» Required task:
Answer these from the segmentation examples text below:
(a) Which file holds the recommended parameter settings?
(b) What is the first onset value in the printed prediction for the adult zebra finch?
(c) What window_size does the Bengalese finch example pass to spec_viewer.visualize?

» Text to read:
- - - - -
The recommended settings of these parameters are available at config/segment_config.json. More details are described in Table 1 in the paper: .

Segmentation Examples

import librosa
import json
from audio_utils import SpecViewer
### SpecViewer is a customized class for interactive spectrogram viewing
spec_viewer = SpecViewer()

Zebra finch (adults)

sr = 32000
spec_time_step = 0.0025  

audio, _ = librosa.load( "data/example_subset/Zebra_finch/test_adults/zebra_finch_g17y2U-f00007.wav",
                         sr = sr )
## Note if spec_time_step is not provided, a default value will be used by the model.
prediction = segmenter.segment(  audio, sr = sr, spec_time_step = spec_time_step )
print(prediction)

{'onset': [0.01, 0.38, 0.603, 0.758, 0.912, 1.813, 1.967, 2.073, 2.838, 2.982, 3.112, 3.668, 3.828, 3.953, 5.158, 5.323, 5.467], 'offset': [0.073, 0.447, 0.673, 0.83, 1.483, 1.882, 2.037, 2.643, 2.893, 3.063, 3.283, 3.742, 3.898, 4.523, 5.223, 5.393, 6.043], 'cluster': ['zebra_finch_0', 'zebra_finch_0', 'zebra_finch_0', 'zebra_finch_0', 'zebra_finch_0', 'zebra_finch_0', 'zebra_finch_0', 'zebra_finch_0', 'zebra_finch_0', 'zebra_finch_0', 'zebra_finch_0', 'zebra_finch_0', 'zebra_finch_0', 'zebra_finch_0', 'zebra_finch_0', 'zebra_finch_0', 'zebra_finch_0']}

spec_viewer.visualize( audio = audio, sr = sr, prediction = prediction,
                       window_size=8, precision_bits=1
                     )

Let's load the human annoated segments and compare them with WhisperSeg's prediction.

label = json.load( open("data/example_subset/Zebra_finch/test_adults/zebra_finch_g17y2U-f00007.json") )
spec_viewer.visualize( audio = audio, sr = sr, prediction = prediction, label=label,
                       window_size=8, precision_bits=1
                     )

Zebra finch (juveniles)

sr = 32000
spec_time_step = 0.0025

audio_file = "data/example_subset/Zebra_finch/test_juveniles/zebra_finch_R3428_40932.29996086_1_24_8_19_56.wav"
label_file = audio_file[:-4] + ".json"
audio, _ = librosa.load( audio_file, sr = sr )
label = json.load( open(label_file) )

prediction = segmenter.segment(  audio, sr = sr, spec_time_step = spec_time_step )
spec_viewer.visualize( audio = audio, sr = sr, prediction = prediction, label=label,
                       window_size=15, precision_bits=1 )

Bengalese finch

sr = 32000
spec_time_step = 0.0025

audio_file = "data/example_subset/Bengalese_finch/test/bengalese_finch_bl26lb16_190412_0721.20144_0.wav"
label_file = audio_file[:-4] + ".json"
audio, _ = librosa.load( audio_file, sr = sr )
label = json.load( open(label_file) )

prediction = segmenter.segment(  audio, sr = sr, spec_time_step = spec_time_step )
spec_viewer.visualize( audio = audio, sr = sr, prediction = prediction, label=label,
                       window_size=3 )
- - - - -
» Recorded data:
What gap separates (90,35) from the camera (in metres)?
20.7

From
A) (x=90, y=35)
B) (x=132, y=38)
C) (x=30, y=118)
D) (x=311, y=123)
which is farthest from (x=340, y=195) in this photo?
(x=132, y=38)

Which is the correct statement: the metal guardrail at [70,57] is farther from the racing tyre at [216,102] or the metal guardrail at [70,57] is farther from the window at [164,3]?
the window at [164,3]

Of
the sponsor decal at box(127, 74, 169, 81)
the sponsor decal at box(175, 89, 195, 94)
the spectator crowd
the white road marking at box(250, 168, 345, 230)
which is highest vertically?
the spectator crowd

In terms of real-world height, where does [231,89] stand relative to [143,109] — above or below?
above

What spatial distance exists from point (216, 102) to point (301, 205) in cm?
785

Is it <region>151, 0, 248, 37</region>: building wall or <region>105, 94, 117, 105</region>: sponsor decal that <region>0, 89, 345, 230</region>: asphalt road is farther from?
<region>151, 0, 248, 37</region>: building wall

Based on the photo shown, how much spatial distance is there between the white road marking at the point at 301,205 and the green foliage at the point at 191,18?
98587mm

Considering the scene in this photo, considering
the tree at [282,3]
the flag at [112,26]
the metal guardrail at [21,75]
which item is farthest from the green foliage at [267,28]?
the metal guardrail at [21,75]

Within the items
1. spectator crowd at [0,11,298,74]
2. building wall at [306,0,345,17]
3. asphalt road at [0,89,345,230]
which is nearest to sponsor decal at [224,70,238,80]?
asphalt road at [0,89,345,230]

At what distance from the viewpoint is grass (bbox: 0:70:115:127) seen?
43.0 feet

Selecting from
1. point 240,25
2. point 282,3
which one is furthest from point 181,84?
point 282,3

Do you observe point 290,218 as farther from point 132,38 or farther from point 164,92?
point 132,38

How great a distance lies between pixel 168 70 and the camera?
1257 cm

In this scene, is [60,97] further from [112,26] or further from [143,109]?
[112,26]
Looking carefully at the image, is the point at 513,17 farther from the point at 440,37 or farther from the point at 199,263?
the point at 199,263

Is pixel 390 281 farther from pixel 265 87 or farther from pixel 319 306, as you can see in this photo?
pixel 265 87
- - - - -
» Final result:
(a) config/segment_config.json
(b) 0.01
(c) 3